Bir başka genel kabul gören anlayışa göre çam ağacı ve mumlar antik Aryan inanç geleneğinde Yule festivalinden kaynaklanmaktadır. Çam ağacı ölümsüzlüğü temsil eder, mumların ise kötü ruhları ve cadıları kovmak için yakıldığına inanılırdı. Ağaca asılan küçük ay, güneş ve yıldız süsleri de Babil tanrılarının simgeleridir. Yahudiliğe ve Hıristiyanlığa eski Mezopotamya, Yunan ve Roma inançlarından geçmiş ve günümüze kadar gelmiştir."
TÜKETİM ARACI
Kökleri nereye uzanırsa uzansın; günümüzde yılbaşı, kapitalizmin tüketim çılgınlığını simgeleyen bir araç haline gelmiştir. Şimdiki yılbaşı ve Noel kutlamaları, fabrikaların daha çok çalışarak daha fazla mal üretmesine yol açan tüketim günleri olarak belirginleşiyor.
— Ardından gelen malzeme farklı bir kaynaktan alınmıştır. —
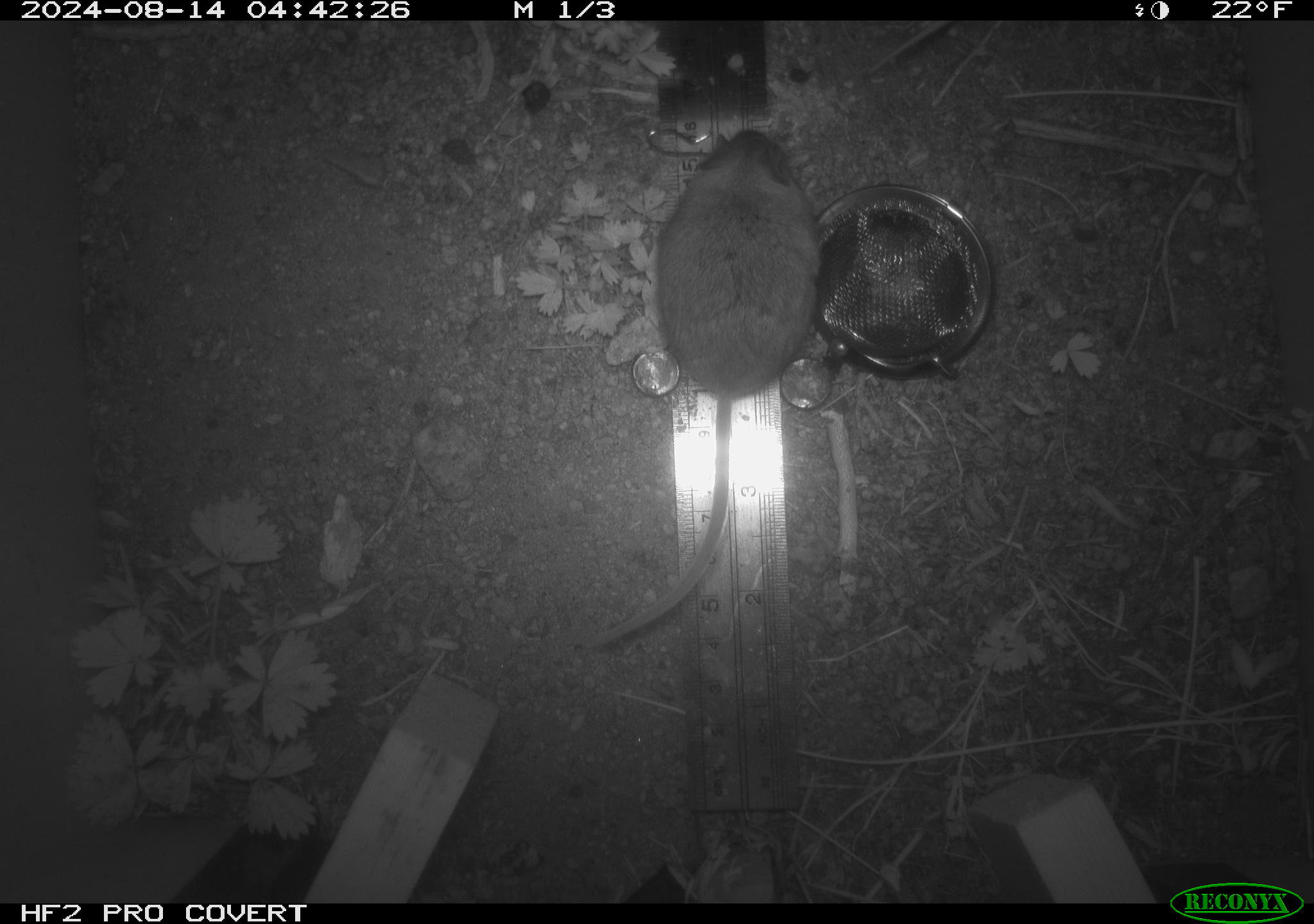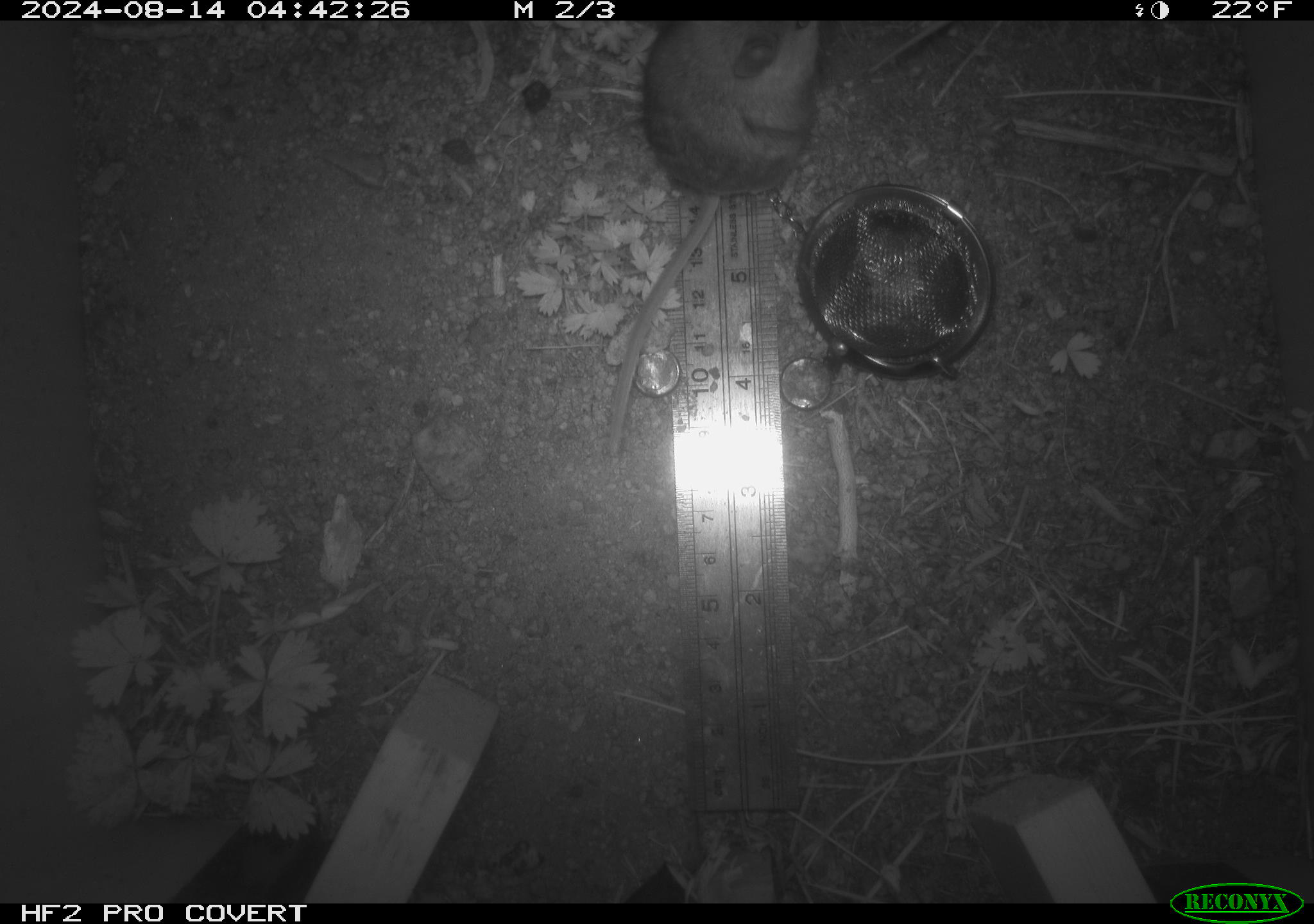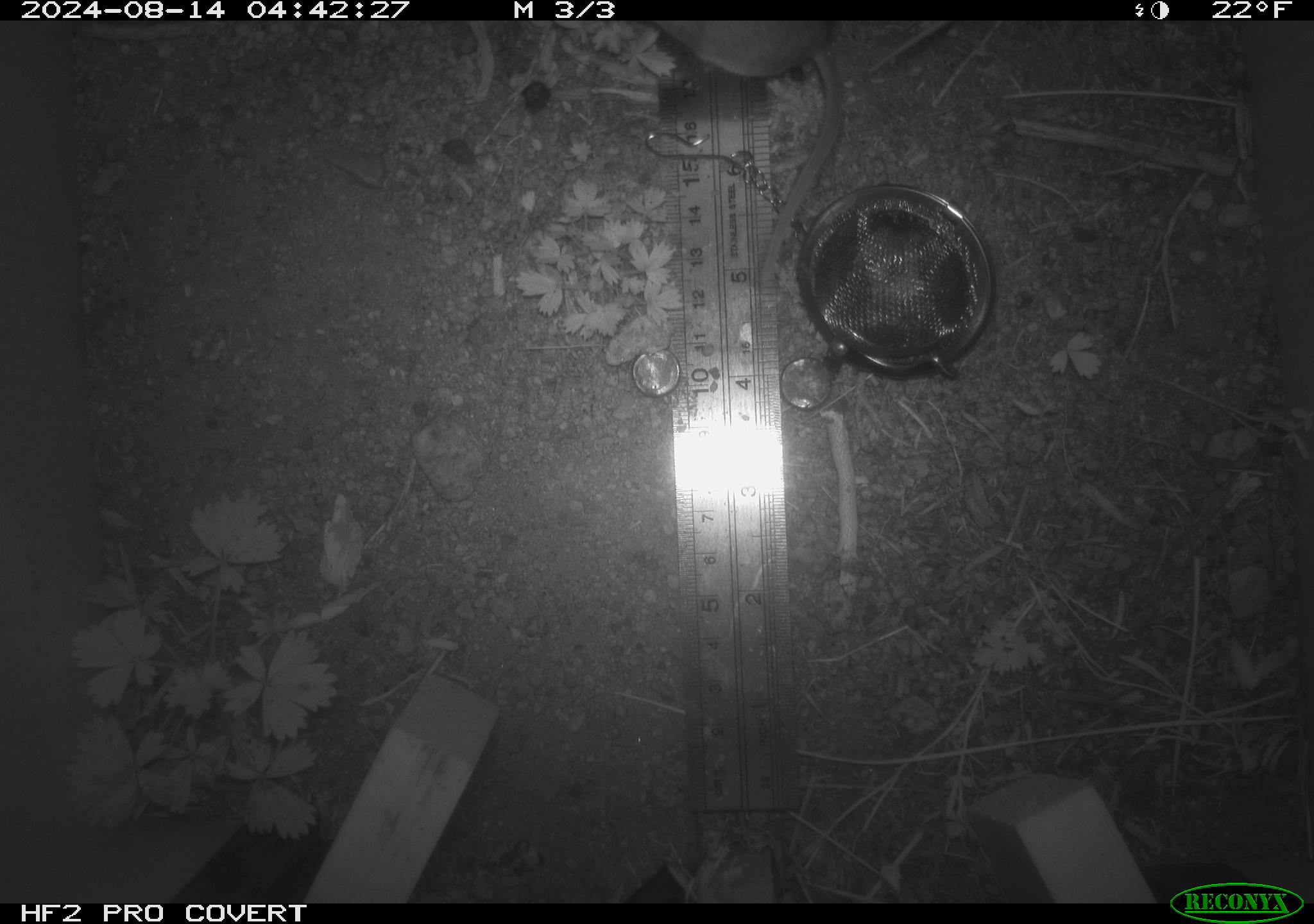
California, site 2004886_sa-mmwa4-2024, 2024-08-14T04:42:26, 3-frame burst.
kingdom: Animalia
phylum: Chordata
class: Mammalia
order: Rodentia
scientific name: Rodentia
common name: mouse species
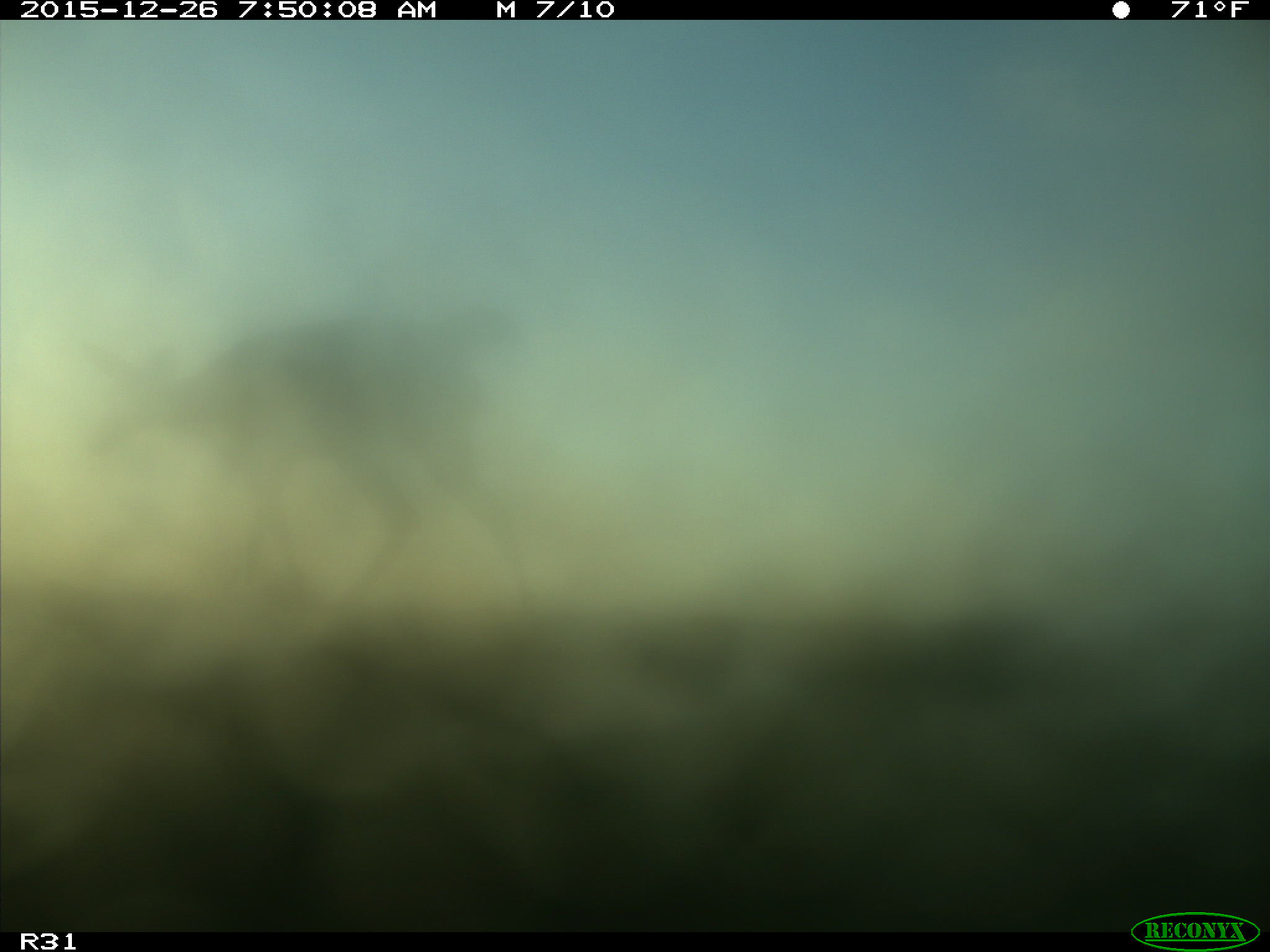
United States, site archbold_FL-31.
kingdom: Animalia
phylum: Chordata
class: Mammalia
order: Artiodactyla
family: Cervidae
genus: Odocoileus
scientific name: Odocoileus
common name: deer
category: unidentified deer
Unidentified deer (deer) (Odocoileus).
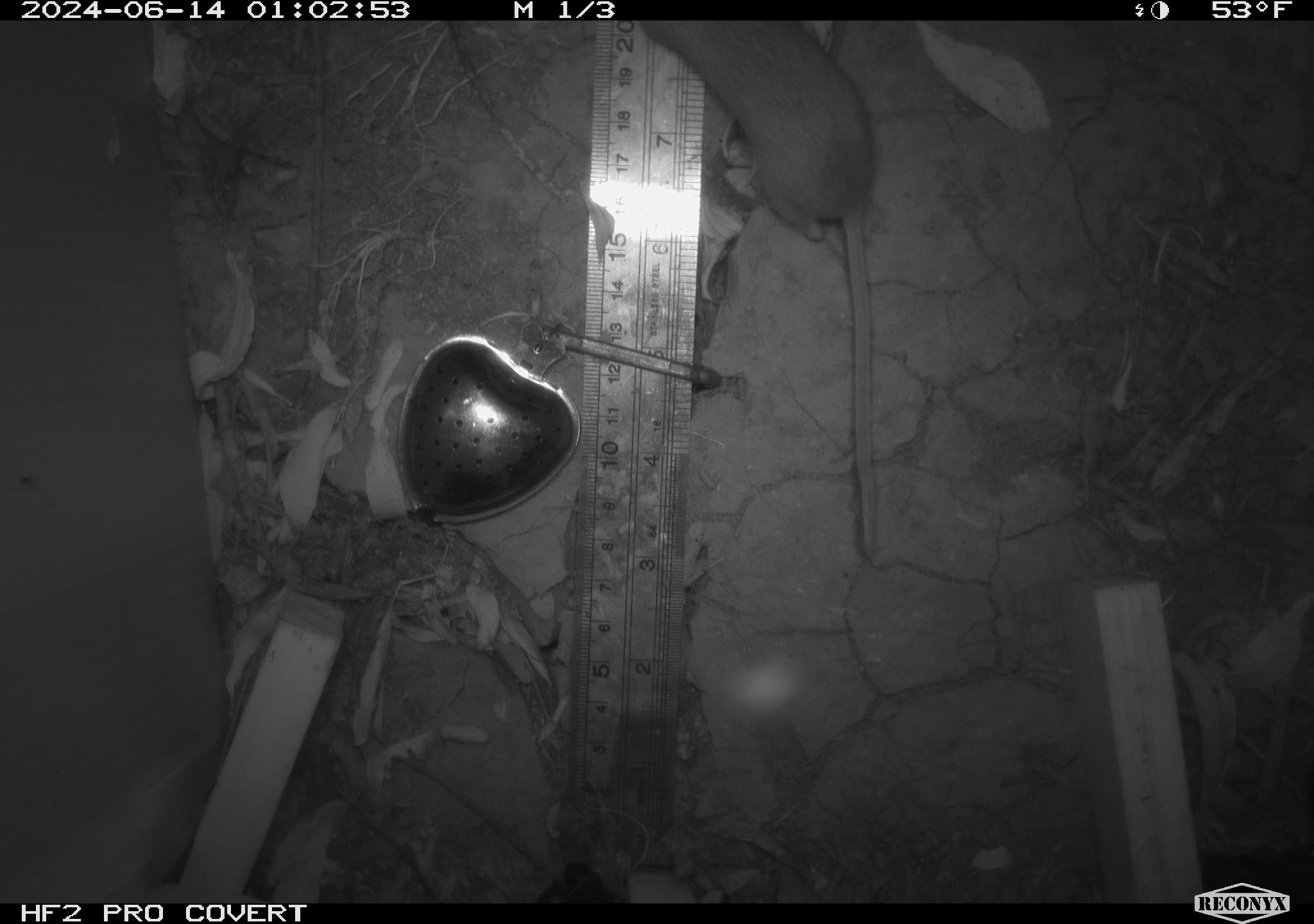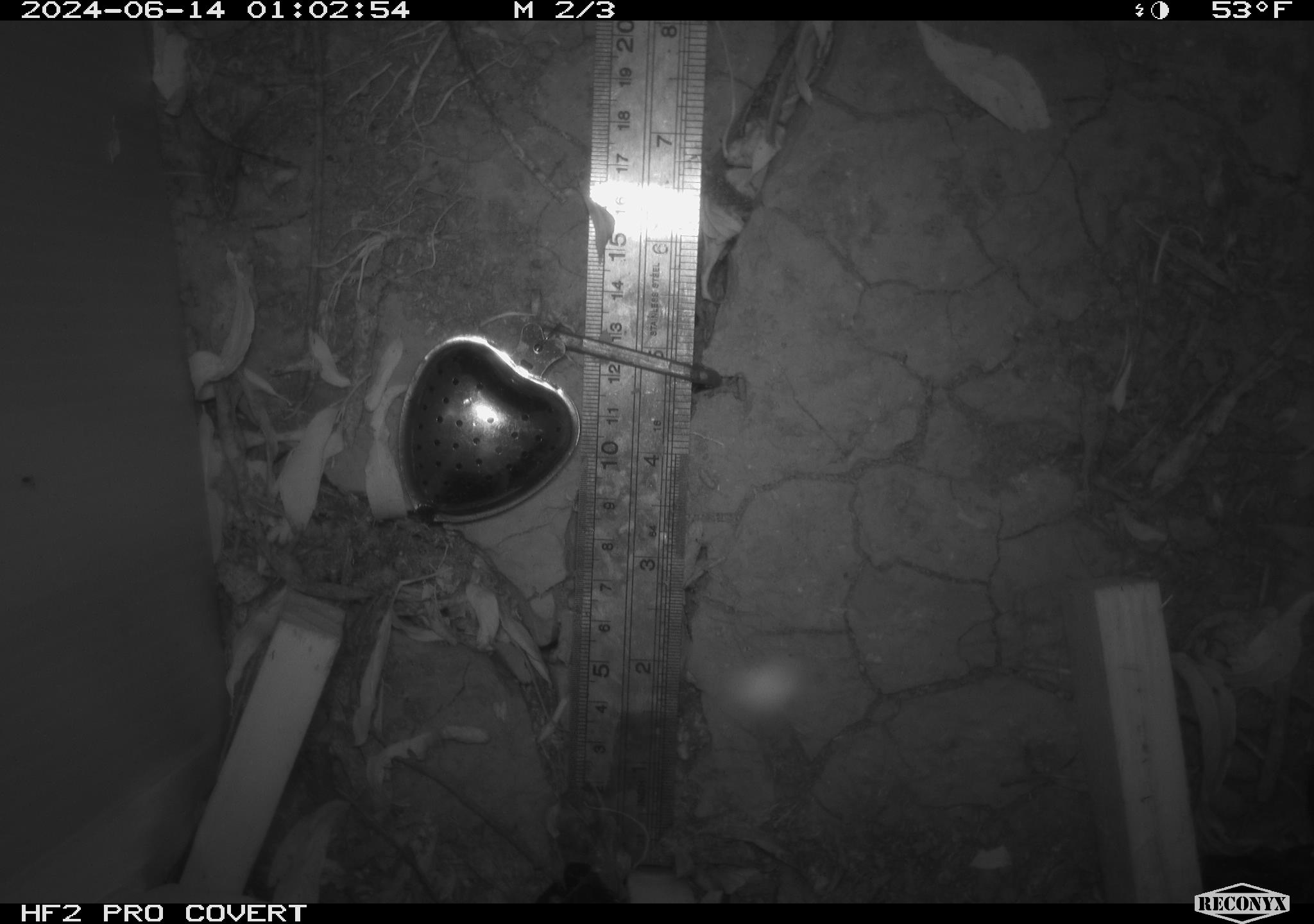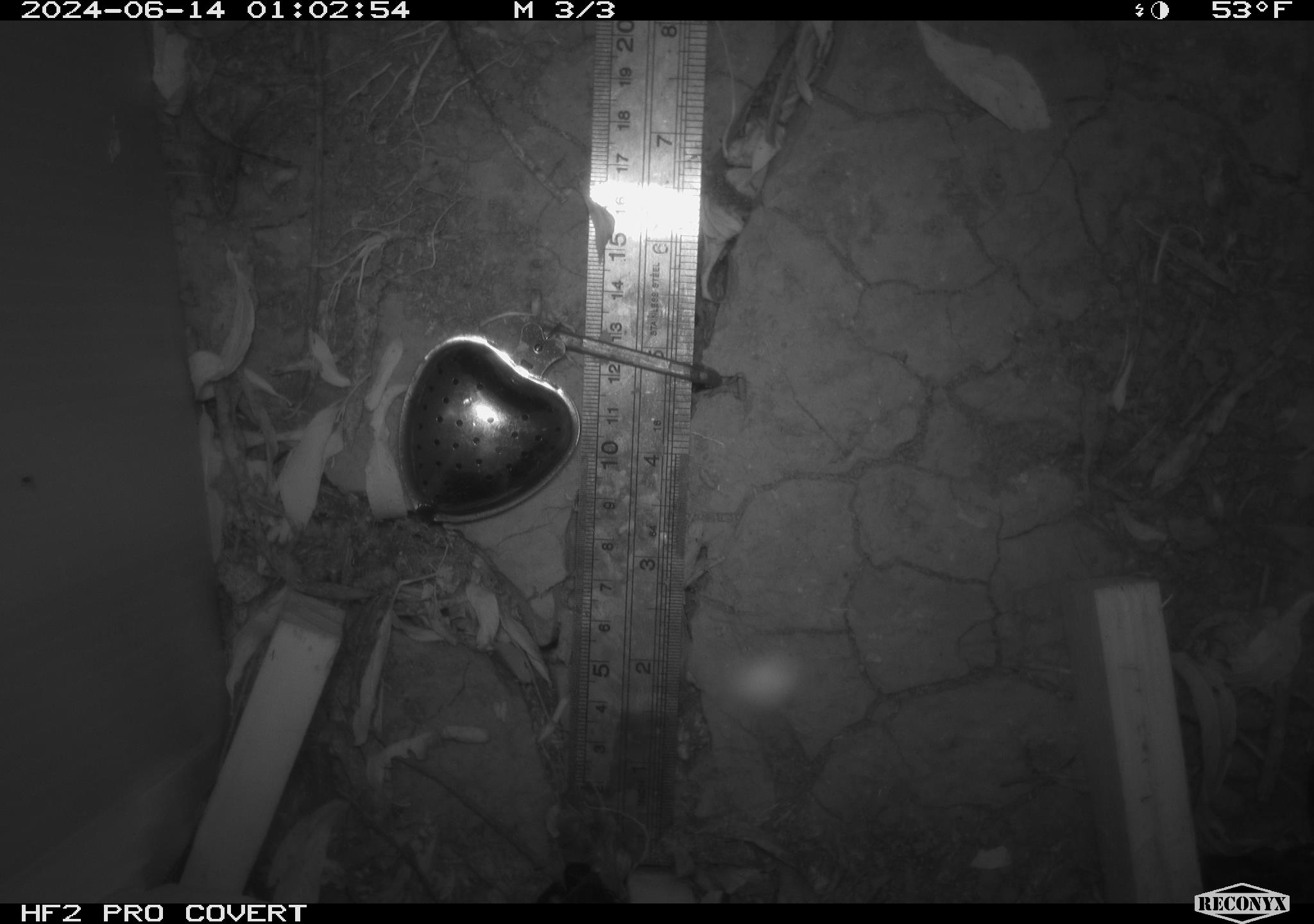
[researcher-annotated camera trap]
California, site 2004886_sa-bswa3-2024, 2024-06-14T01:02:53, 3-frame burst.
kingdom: Animalia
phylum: Chordata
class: Mammalia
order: Eulipotyphla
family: Soricidae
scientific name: Soricidae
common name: shrews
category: soricidae family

Türkiye gibi ülkelerde yılbaşının çok fazla öne çıkartılması da tüketim çılgınlığına bu ülkedeki kitlelerin de katılmasını sağlıyor. Kazanan Batı kapitalizmi oluyor ama dünya daha çok kirlenerek, kaynaklar daha hızlı azalarak ve doğa daha çok ısınarak insanlığın sonunun gelmesi için her yılbaşında uzun bir adım atılmış oluyor.
Hicri takvimde yılbaşı
Hicri takvim, Müslüman dünyasında kullanılmıştır. Başlangıç tarihi de Hz. Muhammed’in Mekke’den Medine’ye göçtüğü yıldır. Yani İsevi (Miladi) takvimdeki 622 yılı, Muhammedi tarihte ilk yıldır. Hicri takvim, ay yılına dayanır ve toplam 355 gün kadardır. Böyle olunca da güneş yılına dayalı Miladi takvime göre her yıl 10 gün erken gelir. İslam takviminde yılbaşı olan ilk ay Muharrem’dir. 10 Muharrem 680 yılında Kerbela katliamı yapılmış; Peygamber ailesinden gelenler, Emevi padişahı Yezit tarafından katlettirilmiştir. 10 Muharrem bu yüzden İslam dünyasında yas günü kabul ediliyordu.
Faruk Nafiz Çamlıbel bunu şöyle anlatır: "Hicrî yıla girdiğimizi biz esaslı olarak, Muharremin onuncu gününde anlardık. Aşure günü dediğimiz Muharremin onunda, bir hayli asır evvel Kerbelâ vakası olmuş ve son peygamberin torunu Hüseyin şehit edilmişti. Böyle yürekler acısı bir vakanın yıldönümüne tesadüf eden bir günde, ağzımızın tadını yerine getirmek için, kazanlarda pişirilen ve kaselerle dağıtılan aşureler kâfi gelmezdi. Bu yüzden biz, Hicri yılın ilk ayına matem hazırlığı ve gözyaşlarıyla adım atardık."
Böyle bir ortamda bugünkü anlamda bir yılbaşı kutlamasının yapılamayacağı da anlaşılır.
Osmanlı’nın kullandığı ikinci takvim ise "Rumî", ya da bir başka deyişle "Malî" takvimdi. Bu takvim, Hicrî tarihin kullanılmasından ortaya çıkan 10 günlük farkı yok etmek amacını taşıyordu. Rumî takvimin başlangıç ayı marttı. Maaş ve ücretler Rumi ay hesabıyla ödendiği için çalışanlar açısından bu takvimin büyük önemi vardı. Bu ‘yılbaşı’nda yapılan tek tören ise Balıkhane’de kurban kesilip, dualar okunmasından ibaretti. Dönemin bir tanığı olarak Ercüment Ekrem Talû da şöyle yazıyor: "Mali yılın başı olan martta Düyunu Umumiye’ye bağlı birtakım müesseselerde kutlama törenleri yapılır. Ezcümle o gün, balıkhanede mezada çıkan nadide balıklar maliyece satın alınarak saraya takdim edilirdi."